LE COMITÉ POUR L'ÉLIMINATION DE LA DISCRIMINATION RACIALE ACHÈVE SON DIALOGUE AVEC LA DÉLÉGATION DE L'ÉQUATEUR

05 mars 2003



CERD
62ème session
5 mars 2003
Matin



Le Comité pour l'élimination de la discrimination raciale a achevé, ce matin, son dialogue avec la délégation de l'Équateur en entendant des réponses aux questions posées hier après-midi par les membres du Comité s'agissant, notamment, des populations autochtone et afro-équatorienne; de la justice autochtone; des plaintes pour discrimination raciale; de la situation des réfugiés.
À l'issue de la discussion, le rapporteur du Comité pour l'examen du rapport équatorien, M. Tang Chengyuan, s'est notamment réjoui de l'engagement pris par la délégation de faire en sorte que soient reprises, dans le prochain rapport de l'Équateur, les questions relatives à la terre; au statut des femmes; au logement; à l'éducation; aux médias autochtones. Le Comité adoptera ultérieurement, avant la fin de la présente session, ses observations finales sur le rapport équatorien.
La délégation, dirigée par M. Roberto Ponce Alvarado, Sous-Secrétaire aux relations multilatérales au sein du Ministère des relations extérieures de l'Équateur, a notamment indiqué que le pays reconnaît aux autorités des peuples autochtones la capacité d'exercer des fonctions de justice en appliquant pour la résolution des conflits internes des normes et des procédures propres à ces communautés, pourvu qu'elles ne soient pas contraires à la Constitution ou à la loi. La délégation a par ailleurs expliqué qu'il n'y a pas eu dans le pays d'incidents sérieux de discrimination raciale. En revanche, les migrations internes de la campagne vers la ville sont un phénomène social qui pose un certain nombre de problèmes, notamment l'exclusion socio-économique.
Les membres suivants du Comité ont pris la parole dans le cadre du dialogue de cet après-midi : MM. José A. Lindgren Alves, Morten Kjaerum, Mahmoud Aboul-Nasr, Nourredine Amir, Régis de Gouttes, Raghavan Vasudevan Pillai, Patrick Thornberry, Mario Jorge Ytzis.
En fin de séance, plusieurs membres du Comité ont fait part de leurs commentaires s'agissant du projet de réforme en vertu duquel les États parties aux différents instruments internationaux relatifs aux droits de l'homme présenteraient un rapport unique à l'ensemble des organes conventionnels, exprimant, pour la plupart, leurs réserves.
Le Comité entamera, cet après-midi à 15 heures, l'examen du rapport initial et du deuxième rapport périodique de l'Arabie saoudite, réunis en un seul document (CERD/C/370/Add.1).
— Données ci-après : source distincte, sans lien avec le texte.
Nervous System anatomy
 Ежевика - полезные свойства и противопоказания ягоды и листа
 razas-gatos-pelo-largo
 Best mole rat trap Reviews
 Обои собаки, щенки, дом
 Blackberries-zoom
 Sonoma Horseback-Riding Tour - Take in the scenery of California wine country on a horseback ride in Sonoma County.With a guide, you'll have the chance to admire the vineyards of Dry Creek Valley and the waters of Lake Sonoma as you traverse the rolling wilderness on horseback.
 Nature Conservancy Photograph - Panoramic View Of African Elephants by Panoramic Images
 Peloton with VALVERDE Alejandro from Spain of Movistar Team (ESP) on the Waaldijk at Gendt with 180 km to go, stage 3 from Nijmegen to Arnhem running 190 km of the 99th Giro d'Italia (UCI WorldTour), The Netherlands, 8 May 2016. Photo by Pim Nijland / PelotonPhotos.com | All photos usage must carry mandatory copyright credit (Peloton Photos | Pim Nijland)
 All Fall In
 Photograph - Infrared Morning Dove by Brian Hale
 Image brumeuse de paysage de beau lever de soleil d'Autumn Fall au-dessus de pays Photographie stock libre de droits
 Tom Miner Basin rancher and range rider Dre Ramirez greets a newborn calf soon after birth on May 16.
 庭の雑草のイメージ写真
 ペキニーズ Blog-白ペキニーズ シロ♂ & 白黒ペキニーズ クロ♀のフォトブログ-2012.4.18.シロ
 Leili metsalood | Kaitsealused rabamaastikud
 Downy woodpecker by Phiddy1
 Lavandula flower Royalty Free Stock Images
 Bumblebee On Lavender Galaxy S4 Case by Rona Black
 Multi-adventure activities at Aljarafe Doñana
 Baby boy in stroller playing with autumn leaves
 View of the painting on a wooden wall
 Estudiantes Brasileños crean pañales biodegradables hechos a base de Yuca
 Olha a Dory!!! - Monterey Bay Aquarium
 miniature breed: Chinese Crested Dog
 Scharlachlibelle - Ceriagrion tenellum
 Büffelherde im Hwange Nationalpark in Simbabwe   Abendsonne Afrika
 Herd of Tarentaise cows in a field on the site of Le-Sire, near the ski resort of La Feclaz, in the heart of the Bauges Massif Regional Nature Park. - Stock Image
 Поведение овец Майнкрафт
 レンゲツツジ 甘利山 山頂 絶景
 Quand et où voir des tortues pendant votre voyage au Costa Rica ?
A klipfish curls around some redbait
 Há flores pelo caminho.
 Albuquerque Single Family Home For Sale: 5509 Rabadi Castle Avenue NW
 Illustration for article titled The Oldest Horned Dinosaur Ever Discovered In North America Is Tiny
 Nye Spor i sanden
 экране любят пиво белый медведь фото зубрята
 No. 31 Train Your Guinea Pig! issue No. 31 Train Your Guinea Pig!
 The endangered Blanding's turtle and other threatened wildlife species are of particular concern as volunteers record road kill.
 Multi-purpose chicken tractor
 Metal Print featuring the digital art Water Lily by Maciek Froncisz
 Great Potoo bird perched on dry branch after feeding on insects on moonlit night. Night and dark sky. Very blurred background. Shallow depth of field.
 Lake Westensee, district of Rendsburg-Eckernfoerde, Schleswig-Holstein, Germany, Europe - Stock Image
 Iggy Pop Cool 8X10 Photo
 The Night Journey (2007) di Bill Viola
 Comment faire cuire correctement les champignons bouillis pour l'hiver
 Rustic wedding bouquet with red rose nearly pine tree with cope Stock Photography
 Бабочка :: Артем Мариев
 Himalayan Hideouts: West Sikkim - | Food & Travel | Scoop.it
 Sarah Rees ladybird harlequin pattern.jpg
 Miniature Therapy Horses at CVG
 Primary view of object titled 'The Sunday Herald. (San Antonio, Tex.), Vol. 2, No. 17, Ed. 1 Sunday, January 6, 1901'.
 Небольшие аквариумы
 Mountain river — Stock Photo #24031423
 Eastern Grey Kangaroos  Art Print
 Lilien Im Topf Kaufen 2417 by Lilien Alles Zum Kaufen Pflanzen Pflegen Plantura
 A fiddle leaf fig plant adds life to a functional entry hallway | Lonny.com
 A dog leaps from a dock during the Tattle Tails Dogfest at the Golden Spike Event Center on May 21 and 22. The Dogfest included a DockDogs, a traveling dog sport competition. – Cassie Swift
Fin de l'examen du rapport de l'Équateur
Répondant aux remarques de nombreux membres du Comité s'agissant des différences importantes d'évaluation de la population autochtone par le recensement de 2001 d'une part et par la Confédération des nationalités autochtones de l'Équateur (CONAIE), la délégation a souligné que lors d'un recensement, les données relatives à la composition ethnique de la population s'accompagnent, même lorsqu'elles se fondent sur l'auto-identification, d'une certaine marge d'erreur, supérieure en tout cas à celle qui accompagne d'autres données concernant, par exemple, le sexe ou l'âge. Lors du recensement, la population avait à répondre à la question «Comment vous considérez-vous?», et l'enquêteur ne pouvait modifier la réponse de la personne recensée même lorsqu'il semblait évident que la réponse était erronée. Il n'y a en effet aucun moyen d'éviter qu'un métis se considère blanc ou indien, par exemple, tout simplement parce que les ethnies pures n'existent pas en Équateur, a affirmé la délégation. L'appartenance à un groupe ethnique déterminé est davantage lié à des modes de vie et à des comportements sociaux qu'à des caractéristiques physiques, a ajouté la délégation. C'est pourquoi l'affirmation de la CONAIE selon laquelle il y aurait 40% d'autochtones en Équateur n'a aucun fondement technique. En ce qui concerne les Afro-Équatoriens, les probabilités d'erreur associées à l'auto-identification sont moindres que celles applicables aux populations autochtones, a estimé la délégation.
Interrogée hier sur les rôles respectifs des différentes structures administratives qui traitent des questions autochtones, la délégation a indiqué que le Secrétariat national aux affaires autochtones et afro-équatoriennes, créé en 1994 et rattaché à la Présidence de la République, a été remplacé en 1996 par le Ministère «ethnico-culturel», dont la création a été contestée par la CONAIE et d'autres organisations autochtones qui la percevait comme une forme d'ingérence de l'État dans les affaires autochtones. La CONAIE souhaitait la création d'une entité au sein de laquelle la participation directe des populations autochtones serait décisive et estimait que le Ministère ethnico-culturel ne répondait pas à cette attente. La ferme opposition autochtone aboutit alors à la disparition de ce Ministère. Avec l'arrivée au pouvoir du Président Jamil Mahuad, le Conseil national de planification et de développement des autochtones et Noirs d'Équateur (CONPLADEIN) créé en 1997 fut remplacé par le Conseil national des nationalités et peuples d'Équateur (CODENPE), qui fonctionne toujours à l'heure actuelle. Le CODENPE est une entité de l'État rattachée à la Présidence de la République qui dispose d'un organe directeur, le Conseil national, composé d'un Secrétaire exécutif et de représentants de nombreuses nationalités et peuples du pays. Parmi les attributions du CODENPE, figurent la définition de politiques visant le renforcement des nationalités et peuples d'Équateur; l'exécution, en cogestion entre l'État et les nationalités et peuples d'Équateur, de programmes de développement intégral et durable; ainsi que la coordination, avec les organismes nationaux et internationaux (gouvernementaux ou non), des plans, programmes et projets.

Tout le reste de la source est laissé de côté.